▶ [ABOUT THIS TASK]
Retype the entries below without any change.

╔══

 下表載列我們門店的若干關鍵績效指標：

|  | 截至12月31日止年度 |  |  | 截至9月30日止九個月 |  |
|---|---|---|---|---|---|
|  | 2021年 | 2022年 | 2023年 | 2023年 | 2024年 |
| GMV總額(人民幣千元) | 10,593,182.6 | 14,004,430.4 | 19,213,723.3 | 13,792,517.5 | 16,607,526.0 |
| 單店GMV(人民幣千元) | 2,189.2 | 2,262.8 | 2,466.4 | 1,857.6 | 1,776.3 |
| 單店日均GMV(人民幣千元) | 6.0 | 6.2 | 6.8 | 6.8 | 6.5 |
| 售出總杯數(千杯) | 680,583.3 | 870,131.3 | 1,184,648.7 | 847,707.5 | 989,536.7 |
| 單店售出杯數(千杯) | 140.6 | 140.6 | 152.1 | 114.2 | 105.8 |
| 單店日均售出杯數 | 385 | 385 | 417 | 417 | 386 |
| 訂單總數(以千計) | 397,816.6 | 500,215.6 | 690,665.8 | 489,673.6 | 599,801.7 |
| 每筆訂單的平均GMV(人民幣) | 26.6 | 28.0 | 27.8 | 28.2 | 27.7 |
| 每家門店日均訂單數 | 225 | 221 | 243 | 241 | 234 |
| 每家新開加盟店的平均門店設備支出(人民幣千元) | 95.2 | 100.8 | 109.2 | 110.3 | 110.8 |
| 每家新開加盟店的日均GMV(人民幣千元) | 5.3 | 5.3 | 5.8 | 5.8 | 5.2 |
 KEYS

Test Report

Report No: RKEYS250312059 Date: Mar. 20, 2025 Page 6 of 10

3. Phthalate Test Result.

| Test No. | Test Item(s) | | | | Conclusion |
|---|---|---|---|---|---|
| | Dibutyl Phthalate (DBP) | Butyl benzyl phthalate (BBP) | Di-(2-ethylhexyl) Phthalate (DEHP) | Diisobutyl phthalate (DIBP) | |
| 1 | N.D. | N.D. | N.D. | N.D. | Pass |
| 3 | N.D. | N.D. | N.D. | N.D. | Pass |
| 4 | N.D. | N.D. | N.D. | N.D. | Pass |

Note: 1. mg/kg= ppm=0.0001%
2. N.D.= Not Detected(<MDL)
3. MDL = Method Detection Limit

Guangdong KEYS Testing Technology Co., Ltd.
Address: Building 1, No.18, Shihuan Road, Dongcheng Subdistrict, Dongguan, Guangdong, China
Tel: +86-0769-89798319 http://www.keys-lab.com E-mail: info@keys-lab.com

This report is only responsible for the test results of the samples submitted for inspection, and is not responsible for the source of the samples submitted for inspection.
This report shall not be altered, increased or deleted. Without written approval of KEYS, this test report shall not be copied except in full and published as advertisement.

╚══

▶ [WRITTEN RESPONSE]
 下表載列我們門店的若干關鍵績效指標：

|  | 截至12月31日止年度 |  |  | 截至9月30日止九個月 |  |
|---|---|---|---|---|---|
|  | 2021年 | 2022年 | 2023年 | 2023年 | 2024年 |
| GMV總額(人民幣千元) | 10,593,182.6 | 14,004,430.4 | 19,213,723.3 | 13,792,517.5 | 16,607,526.0 |
| 單店GMV(人民幣千元) | 2,189.2 | 2,262.8 | 2,466.4 | 1,857.6 | 1,776.3 |
| 單店日均GMV(人民幣千元) | 6.0 | 6.2 | 6.8 | 6.8 | 6.5 |
| 售出總杯數(千杯) | 680,583.3 | 870,131.3 | 1,184,648.7 | 847,707.5 | 989,536.7 |
| 單店售出杯數(千杯) | 140.6 | 140.6 | 152.1 | 114.2 | 105.8 |
| 單店日均售出杯數 | 385 | 385 | 417 | 417 | 386 |
| 訂單總數(以千計) | 397,816.6 | 500,215.6 | 690,665.8 | 489,673.6 | 599,801.7 |
| 每筆訂單的平均GMV(人民幣) | 26.6 | 28.0 | 27.8 | 28.2 | 27.7 |
| 每家門店日均訂單數 | 225 | 221 | 243 | 241 | 234 |
| 每家新開加盟店的平均門店設備支出(人民幣千元) | 95.2 | 100.8 | 109.2 | 110.3 | 110.8 |
| 每家新開加盟店的日均GMV(人民幣千元) | 5.3 | 5.3 | 5.8 | 5.8 | 5.2 |
 KEYS

Test Report

Report No: RKEYS250312059 Date: Mar. 20, 2025 Page 6 of 10

3. Phthalate Test Result.

| Test No. | Test Item(s) | | | | Conclusion |
|---|---|---|---|---|---|
| | Dibutyl Phthalate (DBP) | Butyl benzyl phthalate (BBP) | Di-(2-ethylhexyl) Phthalate (DEHP) | Diisobutyl phthalate (DIBP) | |
| 1 | N.D. | N.D. | N.D. | N.D. | Pass |
| 3 | N.D. | N.D. | N.D. | N.D. | Pass |
| 4 | N.D. | N.D. | N.D. | N.D. | Pass |

Note: 1. mg/kg= ppm=0.0001%
2. N.D.= Not Detected(<MDL)
3. MDL = Method Detection Limit

Guangdong KEYS Testing Technology Co., Ltd.
Address: Building 1, No.18, Shihuan Road, Dongcheng Subdistrict, Dongguan, Guangdong, China
Tel: +86-0769-89798319 http://www.keys-lab.com E-mail: info@keys-lab.com

This report is only responsible for the test results of the samples submitted for inspection, and is not responsible for the source of the samples submitted for inspection.
This report shall not be altered, increased or deleted. Without written approval of KEYS, this test report shall not be copied except in full and published as advertisement.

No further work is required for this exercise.